Discussion in 'The War In The Air' started by vespa100, Apr 2, 2017.

  1. vespa100

    vespa100 Member

  2. snailer

    snailer Country Member

    The set of co-ordinates in October 1944 (4438N 8020W, 4538N 8042W etc) are around the Toronto area but the ones you posted for April 45 are back in the UK.
    Where he has taken his readings on the ground (5231N 0216W) these are the co-ordinates of Halfpenny Green Airfield which was the home of No 3 (Observer) Advanced Flying Unit where he would have been posted after his training in Canada. This is where they would get used to navigating over a country under blackout conditions.
    Tricky Dicky and alieneyes like this.
  3. vespa100

    vespa100 Member

    IMG_3610.JPG IMG_3609.JPG Thanks Snailer great information all this was found at a carboot sale IMG_3608.JPG
  4. vespa100

    vespa100 Member

    IMG_3611.JPG IMG_3612.JPG IMG_3613.JPG Hi Snailer the gentlemans train ticket in Canada and writing about being in the rear seat of a tiger moth
  5. Harry Ree

    Harry Ree Very Senior Member

    Looking at the form entitled Bomber Command Instructors School Students Arrival Report.e.g Lucy must have been posted to a B.C Instructors School...normally this would be the practice after operational experience.

    However, the practice was affected by the drawing end of the war. The Air Ministry had already predicted a surplus of aircrew from the summer of 1944 and had taken action to reduce the number of trainee aircrew.

    The station is not identified on the form but I think this might be the No 92 Group Instructors School which was based at RAF Silverstone between 15 March 1944 and 15 July 1945.

    Other information gleaned from this form is as follows.

    OTU training was done at RAF Wing (No 28 OTU) in Buckinghamshire.....Wellington Mark 111s and Mark X...all OTUs had Ansons on strength in addition to the units operational aircraft type

    HCU training was done at RAF Swinderby (No 1660 HCU) in Lincolnshire...Stirling equipped

    F/O Lucy,as I read the form,was attached to No 15 Squadron from RAF Hixon,(No 30 OTU) near Stafford which suggests a posting to Hixon after HCU training.Normally the posting after HCU would be to a operational bombing squadron but in the rapid rundown of the RAF,such irregular postings took place.

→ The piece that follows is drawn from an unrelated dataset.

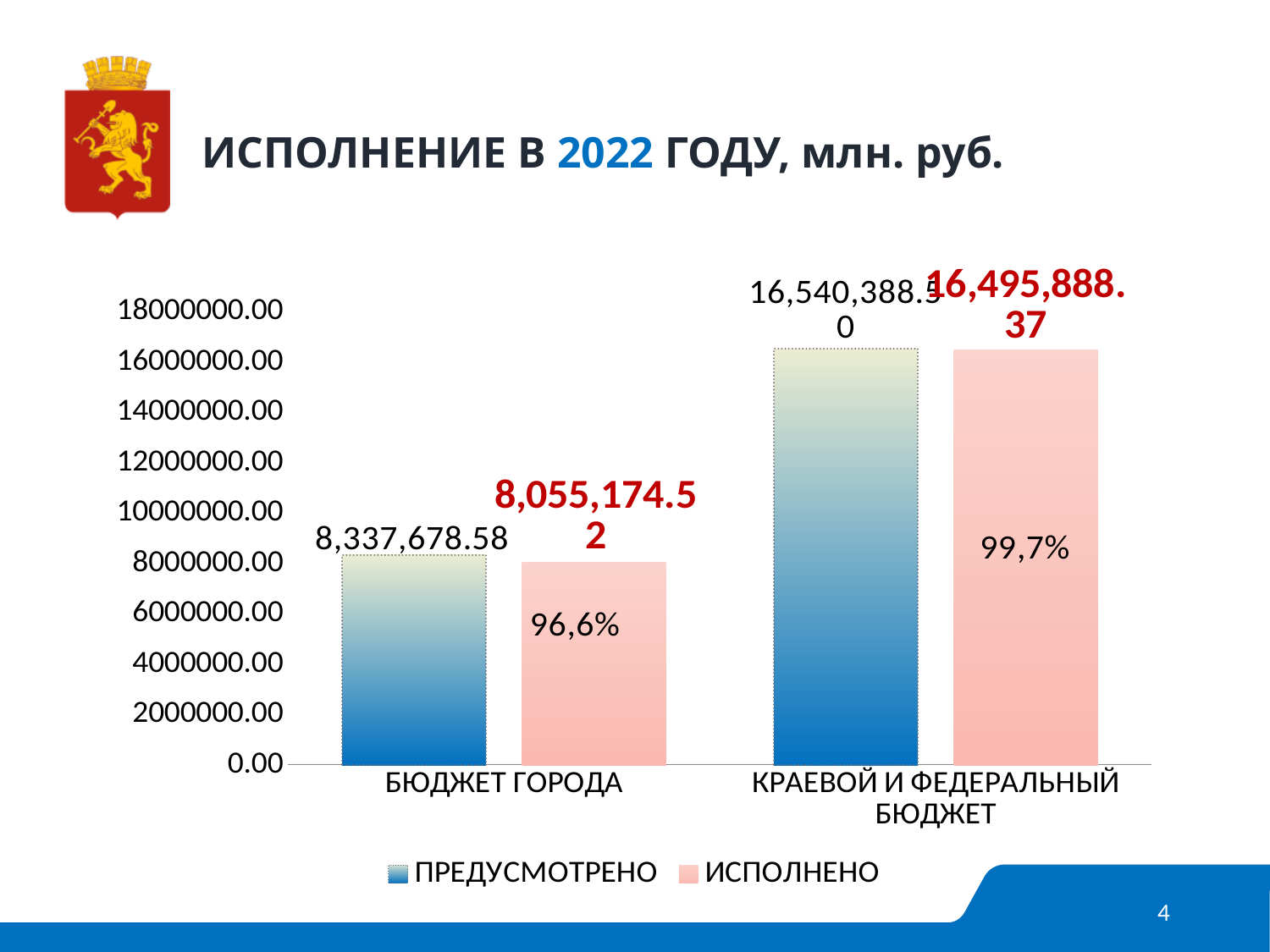
How many series does the legend list? 2 What is the difference between the ПРЕДУСМОТРЕНО and ИСПОЛНЕНО values for БЮДЖЕТ ГОРОДА? 282,504.06 Is the ПРЕДУСМОТРЕНО value for КРАЕВОЙ И ФЕДЕРАЛЬНЫЙ БЮДЖЕТ greater or less than 16000000.00? greater How many categories are shown on the x axis? 2 What is the ИСПОЛНЕНО value for БЮДЖЕТ ГОРОДА? 8,055,174.52 Which category has the higher ИСПОЛНЕНО value, БЮДЖЕТ ГОРОДА or КРАЕВОЙ И ФЕДЕРАЛЬНЫЙ БЮДЖЕТ? КРАЕВОЙ И ФЕДЕРАЛЬНЫЙ БЮДЖЕТ What is the title of the slide containing the chart? ИСПОЛНЕНИЕ В 2022 ГОДУ, млн. руб. What type of chart is shown on the slide? bar chart What percentage is printed on the ИСПОЛНЕНО bar for КРАЕВОЙ И ФЕДЕРАЛЬНЫЙ БЮДЖЕТ? 99,7% What is the ПРЕДУСМОТРЕНО value for БЮДЖЕТ ГОРОДА? 8,337,678.58 What percentage is printed on the ИСПОЛНЕНО bar for БЮДЖЕТ ГОРОДА? 96,6% What is the ИСПОЛНЕНО value for КРАЕВОЙ И ФЕДЕРАЛЬНЫЙ БЮДЖЕТ? 16,495,888.37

    Others, after Pilot and Navigator graduation did not receive a designated role and were regarded as spare bods on a unit but would retain any commissioned status as GD (General Duties). NCO aircrew were treated rather shabbily and some reports show that they were reduced in rank.

    At the time,No 15 Squadron was based at RAF Mildenhall (No 3 Group) equipped with the Lancaster Mark 1 and Mark111.

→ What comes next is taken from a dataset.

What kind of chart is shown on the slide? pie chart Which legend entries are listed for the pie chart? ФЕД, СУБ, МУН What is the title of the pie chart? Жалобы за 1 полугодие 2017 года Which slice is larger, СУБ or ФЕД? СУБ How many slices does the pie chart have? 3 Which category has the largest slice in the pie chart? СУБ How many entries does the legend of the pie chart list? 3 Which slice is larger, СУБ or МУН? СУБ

    E G Lucy's RAF service record would of course indicate his movements and postings and dovetail into the information revealed on the thread.
    Tricky Dicky likes this.
  6. Cee

    Cee Senior Member Patron

    Hi Vespa,

    The train ticket marked Malton Ontario suggests he was at one of BCATP schools located there. I did find a Sgt. E. G. Lucy, Liverpool England, on a November 1944 graduation list at No.1 AOS, Malton (Anson).

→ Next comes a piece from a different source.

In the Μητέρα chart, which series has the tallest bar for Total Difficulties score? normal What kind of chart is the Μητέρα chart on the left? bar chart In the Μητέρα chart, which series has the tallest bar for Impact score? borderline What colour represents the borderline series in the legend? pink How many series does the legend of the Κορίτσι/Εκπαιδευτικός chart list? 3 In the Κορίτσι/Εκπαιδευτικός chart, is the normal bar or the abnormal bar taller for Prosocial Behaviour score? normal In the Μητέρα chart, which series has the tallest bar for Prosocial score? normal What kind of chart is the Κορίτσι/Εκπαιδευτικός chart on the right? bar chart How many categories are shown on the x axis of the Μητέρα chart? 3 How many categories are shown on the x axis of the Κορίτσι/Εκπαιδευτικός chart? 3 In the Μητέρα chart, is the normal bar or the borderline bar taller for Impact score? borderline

    ORB 1 AOS, Feb 44 to April 45 - Image 111 - Heritage Canadiana

    C-12329-Img 111.jpg C-12329-Img 110 .jpg

    No luck so far at finding an ORB for No. 1 EFTS (Moth) at Malton.

    Regards ...

    Added - Oh shoot I just realized you already have this info in post No. 6.
    Last edited: May 16, 2017
  7. canuck

    canuck Closed Account

    Tricky Dicky, vespa100 and Cee like this.
  8. mister_a

    mister_a Junior Member

    I have a Pat Rooney drawing of my father drawn in 1937 when he was just 13. I have seen from posts that Pat came from Essex but my father lived in Blackpool so I don't know how they came together and why he sketched my father. Information about Pat Rooney seems very scarce and any links or addresses included seems to lead to dead ends because of the age of the posts, so any information anybody can add would be very welcome.